Notably, this same period marked a dramatic shift in funding for UNRWA from the UAE and other Gulf states - just as the UN agency needed financial assistance more than ever before. The Emirates’ generous $52m aid for UNRWA in 2019 was slashed to a paltry $1m in 2020. Saudi Arabia cut its own funding by some $20m between 2018 and 2020, while Qatar reduced its contribution by more than $30m.

As a result, Philippe Lazzarini, UNRWA’s commissioner-general, warned in November that his agency was “on the edge of a cliff”, unable to cover its expenses for the first time in its history. In addition, its health and education services have been stretched to breaking point by the Covid-19 pandemic.

It is perhaps telling that the UAE’s foreign affairs minister, Anwar Gargash, did not respond to Le Monde concerning the allegations of Emirati collusion with Israel in undermining UNRWA.

But there are larger reasons to suspect that the UAE is plotting with Israel to extinguish UNRWA and the wider Palestinian national cause, wrote Cook.

It would be naive in the extreme to imagine that the UAE’s decision, along with Bahrain, to sign the so-called Abraham Accords back in September - normalising relations with Israel - was not viewed in entirely transactional terms. As with most agreements between states, the guiding principle is: "You scratch my back, and I’ll scratch yours." Both sides want to gain for themselves as much as they give away.
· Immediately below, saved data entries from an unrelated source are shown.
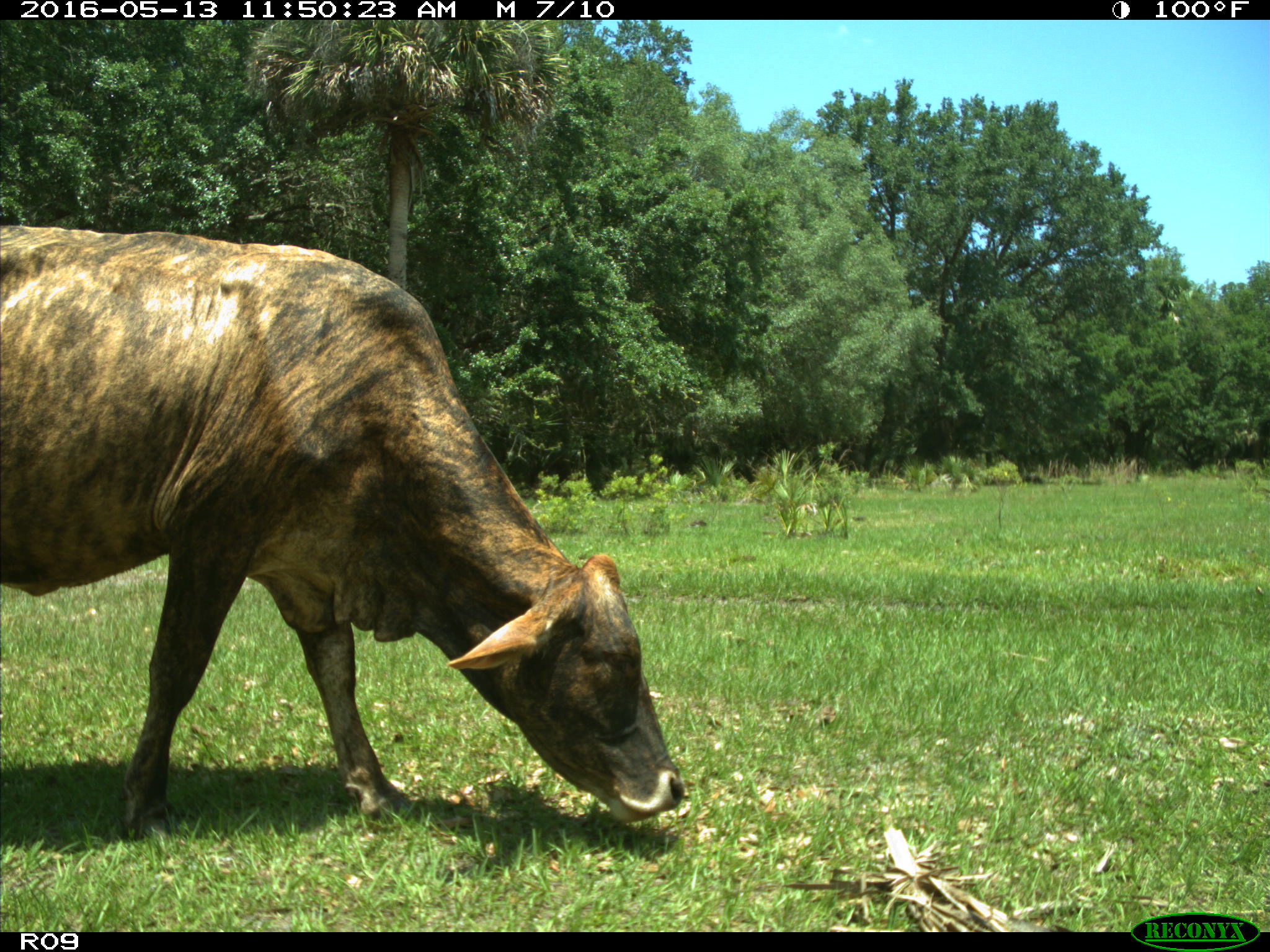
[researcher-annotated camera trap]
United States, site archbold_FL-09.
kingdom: Animalia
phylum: Chordata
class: Mammalia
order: Artiodactyla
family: Bovidae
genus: Bos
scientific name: Bos taurus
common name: domestic cow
It is clear what the Emirates is gaining. Primarily, they will get access to arms and intelligence from the US and Israel that were long denied them under the doctrine of ensuring Israel’s regional “qualitative military edge”.

For aiding a treasured ally of the US, Emirati officials will receive an even more sympathetic hearing in Washington. Future US administrations will doubtless be even readier to turn a blind eye to the UAE’s human rights abuses, spinning its autocratic monarchies as beacons of Arab reform and progress.

As Middle East Eye has previously noted, the UAE will be helping to launder money, through the Abraham Fund, to pay for Israel’s architecture of oppression against Palestinians under occupation, including an upgrade of checkpoints.

And as refugees are a regional issue, the Gulf states are well positioned to help resolve the matter in Israel’s favour, ending any right of return.

As Le Monde’s report suggests, the backing of Gulf states will be critical to whether Israel succeeds in abolishing UNRWA and the rights of Palestinian refugees.

In Cook’s view, the only strength Palestinian refugees have is the UN agency that has preserved their rights for more than seven decades. Sweep it away, and the path will be clear to erasing the refugees from history.